When firing a semi-solid projectile from an air cannon during high-speed impact testing, the projectile, although it has a diameter similar to the ID of the barrel, does not create a solid seal because of its semi-solid characteristics. This leads to the use of sabots to drive the projectile forward within the barrel, thereby forming a more reliable and repeatable seal and minimizing the deformation of the projectile as it is accelerated during firing. Such a system is shown and described in ASTM Standard F330-16, titled “Standard Test Method for Bird Impact Testing of Aerospace Transparent Enclosures.”
FIGS. 1 and 2 illustrate components of a prior-art air cannon. Air cannon 11 comprises an air tank 13, which is connected to a pressurized air source by line 15, and a cylindrical barrel 17 having a bore 19. A cylindrical sabot 21 with a forward pocket 22 is configured for being propelled forward through barrel 17 and away from tank 13 by the air pressure in tank 13, sabot 21 having an outer diameter smaller than the diameter of bore 19. After sabot 21 exits barrel 17, a sabot stripper 23 attached to the forward end of barrel 17 stops the forward motion of sabot 21 and retains sabot 21 within stripper 23.

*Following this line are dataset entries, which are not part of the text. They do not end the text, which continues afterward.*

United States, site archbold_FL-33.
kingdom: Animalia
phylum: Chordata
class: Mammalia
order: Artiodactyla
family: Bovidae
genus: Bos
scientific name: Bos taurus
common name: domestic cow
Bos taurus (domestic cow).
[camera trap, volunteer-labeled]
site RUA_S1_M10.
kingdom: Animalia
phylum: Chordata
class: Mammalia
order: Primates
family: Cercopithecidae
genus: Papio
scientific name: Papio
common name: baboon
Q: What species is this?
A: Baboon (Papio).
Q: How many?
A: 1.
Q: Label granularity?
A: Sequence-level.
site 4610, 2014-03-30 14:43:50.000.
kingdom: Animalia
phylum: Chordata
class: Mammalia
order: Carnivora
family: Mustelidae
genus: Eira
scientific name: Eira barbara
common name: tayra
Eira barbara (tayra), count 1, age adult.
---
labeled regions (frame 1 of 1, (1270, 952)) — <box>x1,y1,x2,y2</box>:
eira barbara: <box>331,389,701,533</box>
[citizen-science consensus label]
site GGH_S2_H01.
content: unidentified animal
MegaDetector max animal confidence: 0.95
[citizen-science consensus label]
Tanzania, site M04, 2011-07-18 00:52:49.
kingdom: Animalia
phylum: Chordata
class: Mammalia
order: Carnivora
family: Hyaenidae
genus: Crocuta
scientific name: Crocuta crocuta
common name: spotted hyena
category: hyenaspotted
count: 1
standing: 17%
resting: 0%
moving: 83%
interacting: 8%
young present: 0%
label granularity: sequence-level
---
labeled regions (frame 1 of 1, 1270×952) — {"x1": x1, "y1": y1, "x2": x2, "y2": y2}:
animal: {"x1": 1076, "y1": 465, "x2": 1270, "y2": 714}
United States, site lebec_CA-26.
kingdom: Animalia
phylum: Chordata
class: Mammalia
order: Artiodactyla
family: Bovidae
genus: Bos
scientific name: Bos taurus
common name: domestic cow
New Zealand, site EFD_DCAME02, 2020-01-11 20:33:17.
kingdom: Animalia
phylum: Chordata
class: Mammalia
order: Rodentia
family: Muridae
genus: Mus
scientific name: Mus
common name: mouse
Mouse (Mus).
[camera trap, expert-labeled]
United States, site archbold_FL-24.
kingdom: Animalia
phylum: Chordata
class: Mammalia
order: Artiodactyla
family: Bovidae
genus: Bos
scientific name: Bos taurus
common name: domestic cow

FIG. 2 is a cross-section view of stripper 23, which is attached to barrel 17 adjacent muzzle 25. Stripper 23 comprises a body 27 formed from perpendicular plates 28. A conical cavity 29 within body 27 is truncated at the forward end by a bore 31. The rear diameter of cavity 29 is larger than bore 19 of barrel 17, allowing sabot 21 to pass into cavity 29, but the diameter of bore 31 is smaller than the outer diameter of sabot 21. The forward end of sabot 21 strikes the inside of cavity 29 at approximately the line indicated by numeral 33, and sabot 21 is retained within cavity 29 as projectile continues forward and exits stripper 23 through bore 31.
Current sabots are fired together with the projectile and either separate during flight or are caught at the end of the barrel with the sabot stripper. Both types of sabots are typically too damaged to be reused or not capable of multiple shots without major repairs. Also, cannons using sabot strippers require the sabot to be significantly larger than the projectile to ensure that the sabot is caught by the sabot stripper. This means that the barrel is larger than needed to house the projectile, adding unnecessary weight and size to the system. Also, the barrel may require reinforcement to accommodate the forces generated when catching a sabot at full velocity (>140 kn).
Alternative versions of sabots deform or break apart in flight, such as expanding cup, base, spindle, and ring sabots. However, in order to maintain the level of accuracy needed for impact testing in aviation (typically required to be within 1″ of the target), projectiles are fired from a minimum required distance, and this is often approximately 5 feet from the target. This distance between the end of the barrel and the target is too short for a sabot to reliably come apart and clear the target during flight.